Even when the government is involved things can happen to work against scientists' goals. In his article, Cooke writes about an Australian team of scientists who collected data about sharks towards the goal of conservation, but later on, after that project was completed, the government gave that tracking data to a team who had the mission of culling the shark population. Cooke says that was certainly something the scientists did not expect.

"I don't think anybody that started down the road of doing telemetry for science or for conservation had thought about when this technology was first developed," Cooke says.

Beyond radio receivers, Cooke brings up an example from a reintroduction project in India with Bengal tigers. Hackers attempted to penetrate scientists' labs and get access to that work. "There were attempts to get access to that data, and they were able to thwart them," he says. "They came up with the term 'cyber-poaching'."

Cooke says this puts him and other scientists in a bit of a pickle. They want to engage the public and generate interest for their projects, but they also have an obligation to their goals and to the animals.

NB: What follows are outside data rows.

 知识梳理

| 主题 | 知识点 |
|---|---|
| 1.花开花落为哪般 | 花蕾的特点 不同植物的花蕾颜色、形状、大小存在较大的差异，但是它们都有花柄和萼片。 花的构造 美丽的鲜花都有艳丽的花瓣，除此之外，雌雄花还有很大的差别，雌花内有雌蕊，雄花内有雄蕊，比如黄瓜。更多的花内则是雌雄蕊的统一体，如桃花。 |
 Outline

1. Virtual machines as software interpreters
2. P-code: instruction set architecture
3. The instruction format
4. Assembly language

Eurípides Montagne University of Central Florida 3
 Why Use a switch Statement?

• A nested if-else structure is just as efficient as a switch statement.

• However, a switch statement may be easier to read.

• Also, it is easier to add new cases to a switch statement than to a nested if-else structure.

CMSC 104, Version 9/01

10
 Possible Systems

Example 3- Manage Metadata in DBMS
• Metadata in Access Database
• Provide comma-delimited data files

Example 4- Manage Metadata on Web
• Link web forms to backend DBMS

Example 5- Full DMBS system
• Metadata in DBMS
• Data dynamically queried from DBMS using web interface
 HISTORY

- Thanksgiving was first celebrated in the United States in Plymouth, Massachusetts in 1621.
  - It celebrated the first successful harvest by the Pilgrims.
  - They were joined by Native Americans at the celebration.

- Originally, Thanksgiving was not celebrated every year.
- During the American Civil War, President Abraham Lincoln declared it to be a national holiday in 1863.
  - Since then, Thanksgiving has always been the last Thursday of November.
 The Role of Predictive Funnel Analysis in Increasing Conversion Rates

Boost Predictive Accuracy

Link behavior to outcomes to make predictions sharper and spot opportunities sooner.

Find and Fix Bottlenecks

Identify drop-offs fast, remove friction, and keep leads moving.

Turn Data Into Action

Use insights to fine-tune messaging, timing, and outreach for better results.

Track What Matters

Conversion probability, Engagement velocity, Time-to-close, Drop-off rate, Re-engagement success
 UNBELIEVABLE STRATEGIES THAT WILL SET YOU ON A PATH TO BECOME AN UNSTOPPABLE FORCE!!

"We generate this information that we want to end up in the hands of resource managers and we just need to make sure that we're careful. At the same time, we're trying to engage the public."  — Steven Cooke

"We want to have members of fish and wildlife clubs coming with us when we're doing our work — citizen science. But at the same time if we're doing things that, imagine working on an endangered species, there's only a handful of these animals are left, and if we can literally identify the GPS coordinates of those animals in real time ... there's always somebody out there that has a nefarious purposes in mind."

For that reason, he's hoping that members of the scientific community can come together to discuss strategies and ways of working with animal tracking data, working with the public, and protecting the animals.

"As soon as this paper came out I was getting emails from other folks in the community telling stories about what they've encountered, and also how they were able to come to appropriate resolutions so that they could continue to use this as the valuable tool that it was designed to be in the first instance."